> **TASK INSTRUCTIONS**
Write out the entries again exactly as they are given.

> **Dataset rows**
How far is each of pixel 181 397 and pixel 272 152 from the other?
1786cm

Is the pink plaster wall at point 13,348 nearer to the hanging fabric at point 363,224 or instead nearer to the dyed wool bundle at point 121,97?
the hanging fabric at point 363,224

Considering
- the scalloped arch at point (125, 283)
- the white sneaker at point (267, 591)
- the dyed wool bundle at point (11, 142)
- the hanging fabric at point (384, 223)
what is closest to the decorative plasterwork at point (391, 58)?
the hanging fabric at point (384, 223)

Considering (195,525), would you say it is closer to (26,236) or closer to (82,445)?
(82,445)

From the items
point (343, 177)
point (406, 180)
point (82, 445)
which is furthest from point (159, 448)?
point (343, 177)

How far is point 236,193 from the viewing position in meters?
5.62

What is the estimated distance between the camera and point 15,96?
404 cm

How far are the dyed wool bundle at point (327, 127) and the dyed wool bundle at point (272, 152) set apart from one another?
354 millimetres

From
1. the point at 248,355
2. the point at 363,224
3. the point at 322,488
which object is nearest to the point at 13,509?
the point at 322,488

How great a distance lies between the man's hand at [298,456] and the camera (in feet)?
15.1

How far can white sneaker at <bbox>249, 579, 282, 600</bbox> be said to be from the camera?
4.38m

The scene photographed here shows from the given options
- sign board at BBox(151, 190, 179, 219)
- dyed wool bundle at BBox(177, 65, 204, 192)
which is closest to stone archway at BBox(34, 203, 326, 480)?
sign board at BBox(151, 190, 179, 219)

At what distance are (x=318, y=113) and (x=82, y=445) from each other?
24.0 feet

> **COMPLETE RESPONSE**
How far is each of pixel 181 397 and pixel 272 152 from the other?
1786cm

Is the pink plaster wall at point 13,348 nearer to the hanging fabric at point 363,224 or instead nearer to the dyed wool bundle at point 121,97?
the hanging fabric at point 363,224

Considering
- the scalloped arch at point (125, 283)
- the white sneaker at point (267, 591)
- the dyed wool bundle at point (11, 142)
- the hanging fabric at point (384, 223)
what is closest to the decorative plasterwork at point (391, 58)?
the hanging fabric at point (384, 223)

Considering (195,525), would you say it is closer to (26,236) or closer to (82,445)?
(82,445)

From the items
point (343, 177)
point (406, 180)
point (82, 445)
which is furthest from point (159, 448)?
point (343, 177)

How far is point 236,193 from the viewing position in meters?
5.62

What is the estimated distance between the camera and point 15,96?
404 cm

How far are the dyed wool bundle at point (327, 127) and the dyed wool bundle at point (272, 152) set apart from one another?
354 millimetres

From
1. the point at 248,355
2. the point at 363,224
3. the point at 322,488
which object is nearest to the point at 13,509?
the point at 322,488

How great a distance lies between the man's hand at [298,456] and the camera (in feet)?
15.1

How far can white sneaker at <bbox>249, 579, 282, 600</bbox> be said to be from the camera?
4.38m

The scene photographed here shows from the given options
- sign board at BBox(151, 190, 179, 219)
- dyed wool bundle at BBox(177, 65, 204, 192)
which is closest to stone archway at BBox(34, 203, 326, 480)?
sign board at BBox(151, 190, 179, 219)

At what distance are (x=318, y=113) and (x=82, y=445) from each other?
24.0 feet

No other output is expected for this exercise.